The Hang Seng Index climbed 1.2 per cent to 18,538.57 at the noon break, after two-day, 1.4 per cent drop. The Hang Seng Tech Index gained 1.9 per cent and the Shanghai Composite Index added 0.9 per cent.

Longfor Group Holdings jumped 5.7 per cent to HK$12.16 and its peer China Resources Land added 3.4 per cent to HK$30.15 after the city of Hangzhou removed all the restrictions on home purchases. Semiconductor Manufacturing International Corp rallied 5.1 per cent to HK$16.08 ahead of the release of its first-quarter results.

“There are growing expectations about policy support and that has apparently lifted market sentiment,” said An Qingliang, an analyst at Guorong Securities. “More follow-up measures will be implemented at a faster pace going forward to resolve the crisis on the property market and defuse the risk. These steps will help reinforced expectations about a pickup in the economy.”

A customer is looking at a model of a property at a real estate sales centre in Hangzhou, Zhejiang Province, China, on January 17, 2024. Photo: Getty Images
Hangzhou, where e-commerce giant Alibaba Group Holding is based, is the first major city in China to scrap curbs on home purchase after a Politburo meeting by the end of April pledged to tackle the woes on the housing market. Hangzhou also joined Chengdu, the capital city of southwest Sichuan province that said last month that it would no longer review qualifications on homebuyers.

Everbright Securities said nearly 60 cities had cancelled the mortgage rates floor up to end-April.

“We expect the trend to extend before new home sales and prices begin to recover, which must be supported by faster property policy easing at upper-tier cities,” the brokerage said in a report.

The brokerage did not expect a full and quick recovery, but a modest and gradual one nationally “due to extreme bifurcation between large tier cities in coastal areas recovering much more quickly than lower tier inland cities beset by high inventories”.

Shenzhen, Wuhan latest Chinese cities to ease housing market restrictions

“Exports have been the bright spot in China’s economy so far this year,” said Zhiwei Zhang, chief economist at Pinpoint Asset Management. “The weak domestic demand led to deflationary pressure, which boosts China’s export competitiveness.

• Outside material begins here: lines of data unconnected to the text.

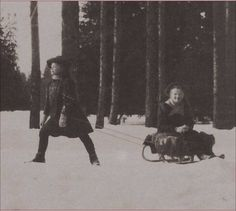 Maria & Olga, 1908 - of course Maria would be the one pulling the sled!
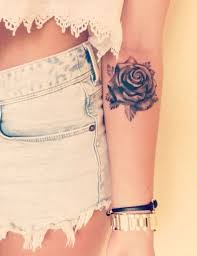 Incredible small flower tattoo on arm for women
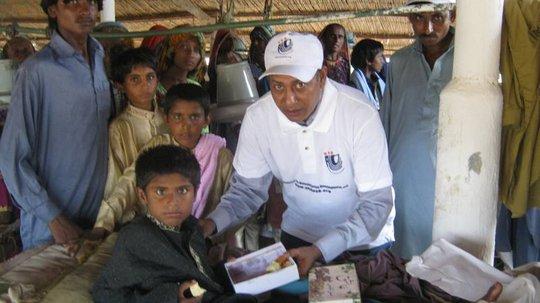Injured Child during floods happy get EID gift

This is actually good news for the global economy given the inflation pressure many central banks are fighting against.

The policies in the property sector are changing in a meaningful way recently. A stabilisation of the property sector would help to boost domestic demand and mitigate the deflationary pressure.”

Sentiment on Hong Kong stocks has taken a dramatic turn over the past month with global investors seeking bargains as they rotated out of US and Japanese equites following sharp rallies in those markets. The Hang Seng Index has gained more than 4 per cent this month, extending a 7.4 per cent advance in April that made it the best-performing benchmark globally. The rapid run-up has prompted Morgan Stanley to issue a call that cautions about buying into Chinese stocks at the index level.

Adding to the optimistic mood was China’s foreign trade figures. Exports increased 1.5 per cent from a year earlier in April and imports rose 8.4 per cent, reversing declines for the previous month, the customs office said on Thursday. Both beat the consensus projections for 1.3 per cent and 4.7 per cent increases, respectively.

Elsewhere, Omat Advanced Materia, which makes materials for semiconductor displays and touch screens, surged 149 per cent to 23.88 yuan on the first day of trading in Shanghai.

Other major Asian markets were mixed. Japan’s Nikkei 225 climbed 0.5 per cent, while South Korea’s Kospi retreated 0.8 per cent and Australia’s S&P/ASX 200 lost 1 per cent.